Assignment – Repeat exactly, and only, the lines from the one containing "genus: Papio" through the end of the records.

[Stored items from a collection]
-- Opening Marker --

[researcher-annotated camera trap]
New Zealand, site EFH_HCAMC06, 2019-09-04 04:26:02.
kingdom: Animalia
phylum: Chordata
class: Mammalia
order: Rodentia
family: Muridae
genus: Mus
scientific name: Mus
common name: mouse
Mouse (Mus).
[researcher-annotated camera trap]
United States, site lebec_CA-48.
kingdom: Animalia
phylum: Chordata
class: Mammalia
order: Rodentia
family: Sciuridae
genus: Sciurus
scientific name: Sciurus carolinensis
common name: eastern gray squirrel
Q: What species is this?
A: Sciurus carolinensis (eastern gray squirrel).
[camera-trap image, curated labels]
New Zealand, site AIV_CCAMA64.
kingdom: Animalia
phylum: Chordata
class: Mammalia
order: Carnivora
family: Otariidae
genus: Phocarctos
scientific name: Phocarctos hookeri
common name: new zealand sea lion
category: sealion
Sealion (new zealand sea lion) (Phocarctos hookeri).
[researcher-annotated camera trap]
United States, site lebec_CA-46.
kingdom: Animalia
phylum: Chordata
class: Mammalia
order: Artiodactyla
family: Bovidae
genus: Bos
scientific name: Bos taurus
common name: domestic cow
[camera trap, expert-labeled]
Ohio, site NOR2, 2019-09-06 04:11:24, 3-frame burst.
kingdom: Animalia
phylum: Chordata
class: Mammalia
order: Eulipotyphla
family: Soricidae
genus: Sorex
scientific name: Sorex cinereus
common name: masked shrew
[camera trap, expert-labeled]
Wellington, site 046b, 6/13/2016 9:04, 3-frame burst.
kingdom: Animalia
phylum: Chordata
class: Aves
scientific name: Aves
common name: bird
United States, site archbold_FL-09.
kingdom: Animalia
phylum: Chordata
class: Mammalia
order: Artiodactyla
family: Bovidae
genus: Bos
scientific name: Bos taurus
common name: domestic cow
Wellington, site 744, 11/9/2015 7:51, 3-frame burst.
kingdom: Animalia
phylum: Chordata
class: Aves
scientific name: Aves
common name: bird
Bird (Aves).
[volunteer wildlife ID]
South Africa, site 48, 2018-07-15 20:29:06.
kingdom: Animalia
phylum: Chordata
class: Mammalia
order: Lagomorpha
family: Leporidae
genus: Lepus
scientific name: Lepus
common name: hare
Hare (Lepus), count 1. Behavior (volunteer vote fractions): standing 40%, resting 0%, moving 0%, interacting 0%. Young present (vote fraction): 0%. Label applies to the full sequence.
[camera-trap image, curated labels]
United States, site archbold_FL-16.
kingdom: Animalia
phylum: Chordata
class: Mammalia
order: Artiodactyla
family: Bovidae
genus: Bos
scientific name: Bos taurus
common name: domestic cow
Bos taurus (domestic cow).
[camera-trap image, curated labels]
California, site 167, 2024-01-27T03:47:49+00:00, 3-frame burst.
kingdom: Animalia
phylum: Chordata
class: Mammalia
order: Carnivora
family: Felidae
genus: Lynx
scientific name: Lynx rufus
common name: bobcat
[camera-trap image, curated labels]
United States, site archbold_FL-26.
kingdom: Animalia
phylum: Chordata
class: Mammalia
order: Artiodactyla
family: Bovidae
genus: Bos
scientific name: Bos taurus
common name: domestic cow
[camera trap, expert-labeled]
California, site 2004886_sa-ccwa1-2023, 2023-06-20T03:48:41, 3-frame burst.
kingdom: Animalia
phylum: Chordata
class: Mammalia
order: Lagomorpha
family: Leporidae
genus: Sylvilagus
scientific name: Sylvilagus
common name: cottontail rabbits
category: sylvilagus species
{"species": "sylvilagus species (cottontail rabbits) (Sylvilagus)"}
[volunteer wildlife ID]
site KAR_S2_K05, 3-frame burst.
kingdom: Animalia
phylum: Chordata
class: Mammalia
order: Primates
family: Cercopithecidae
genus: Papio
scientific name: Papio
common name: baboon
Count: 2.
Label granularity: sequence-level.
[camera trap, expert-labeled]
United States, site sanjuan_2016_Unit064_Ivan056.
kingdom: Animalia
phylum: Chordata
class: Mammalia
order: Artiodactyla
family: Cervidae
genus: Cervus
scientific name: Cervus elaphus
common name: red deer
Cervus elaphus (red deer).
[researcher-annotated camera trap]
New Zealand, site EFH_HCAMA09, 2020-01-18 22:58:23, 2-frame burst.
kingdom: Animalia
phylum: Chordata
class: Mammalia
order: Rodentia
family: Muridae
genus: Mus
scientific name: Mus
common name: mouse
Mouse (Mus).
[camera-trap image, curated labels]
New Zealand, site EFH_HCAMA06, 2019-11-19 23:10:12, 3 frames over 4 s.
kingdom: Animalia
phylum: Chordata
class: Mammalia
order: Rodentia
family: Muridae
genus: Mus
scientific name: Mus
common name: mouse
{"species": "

-- Closing Marker --

Output of the task –
genus: Papio
scientific name: Papio
common name: baboon
Count: 2.
Label granularity: sequence-level.
[camera trap, expert-labeled]
United States, site sanjuan_2016_Unit064_Ivan056.
kingdom: Animalia
phylum: Chordata
class: Mammalia
order: Artiodactyla
family: Cervidae
genus: Cervus
scientific name: Cervus elaphus
common name: red deer
Cervus elaphus (red deer).
[researcher-annotated camera trap]
New Zealand, site EFH_HCAMA09, 2020-01-18 22:58:23, 2-frame burst.
kingdom: Animalia
phylum: Chordata
class: Mammalia
order: Rodentia
family: Muridae
genus: Mus
scientific name: Mus
common name: mouse
Mouse (Mus).
[camera-trap image, curated labels]
New Zealand, site EFH_HCAMA06, 2019-11-19 23:10:12, 3 frames over 4 s.
kingdom: Animalia
phylum: Chordata
class: Mammalia
order: Rodentia
family: Muridae
genus: Mus
scientific name: Mus
common name: mouse
{"species": "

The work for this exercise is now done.